I found Ella selfish and whiney, an impression that only intensified through contrast with Isabelle, who lives at a time when as a woman and refugee she has far fewer options than Ella has today, and yet responds with courage and concern for others. Isabelle's character interested me initially, but unfortunately she remained the same from childhood to middle-adulthood. Isabelle makes little impact on her surroundings, and at the same time it is not shown how circumstances impact her. Ella stays consistently whiney throughout, and if anything, the book celebrates her becoming even more selfish.

The coincidences used to tie the past/present plotlines feel contrived. The end of the book feels rushed, with Ella making the remaining discoveries about her family's past through dreams (which, conveniently, are no longer abstract) and through especially unbelievable guesswork. Finally, in a book that condemns the persecution of Catholics, which is largely motivated by ignorance, the author nevertheless perpetuates common misunderstandings, showing the central Catholic character eager to "worship" Mary.



1 out of 5 stars Deeply Disturbing - Do Not Recommend   May 30, 2008
 0 out of 2 found this review helpful

No doubt Ms. Chevalier highlights a significant time of religious intolerance, but the tale is disturbing on so many deep levels, I am extremely sorry I read it. I am still trying to erase my memories of this novel and I won't be taking a chance on any other Chevalier material. (I previously read Girl with a Pearl Earring and thought it was interesting.)


4 out of 5 stars A great debut novel   April 26, 2008
I quite like Tracy Chevalier's books, although I believe she has sort of lost her touch with her two most recent novels, The Lady and the Unicorn and Burning Bright. "The Virgin Blue" is her debut novel, and while it also deals with a part of European history, the main motive of all Chevalier's books, displacement, is most evident here.
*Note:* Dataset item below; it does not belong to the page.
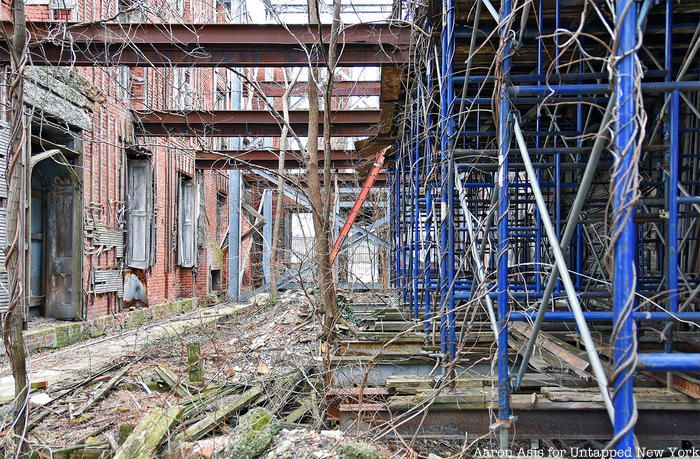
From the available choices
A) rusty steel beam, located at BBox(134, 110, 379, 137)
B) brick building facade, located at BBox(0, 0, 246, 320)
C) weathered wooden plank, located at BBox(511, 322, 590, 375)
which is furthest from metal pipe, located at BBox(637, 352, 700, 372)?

It alternates between two stories, one about Isabelle de Moulin, a young protestant woman dealing with the hardships of life in 1572 France, and a modern-day one about Ella Turner, an American who has recently moved to France with her husband and who starts tracing her family history out of boredom.
The novel is both fun and difficult to read, as it requires some knowledge about the Huguenots and the Massacre of St. Bartholomew, but there is a historical note at the end of the book that explains it all and should be read first. The two women are very well-written characters, although at times too two-dimensional - irregardless, their stories are engaging, and the novel is a real page-turner.
Although not quite as good as Chevalier's smash hit Girl with a Pearl Earring, Deluxe Edition, or her best novel, Falling Angels, "The Virgin Blue" is good historical fiction - far-fetched, engaging and sexy, bordering on erotic.



3 out of 5 stars Hard to get into   February 13, 2008
 0 out of 1 found this review helpful

Hard to get past the first few chapters and I have put it down and cant seem to pick it back up yet. Maybe later I will be able to get into it. Th information about the book is very interesting but the writing is not very fluent.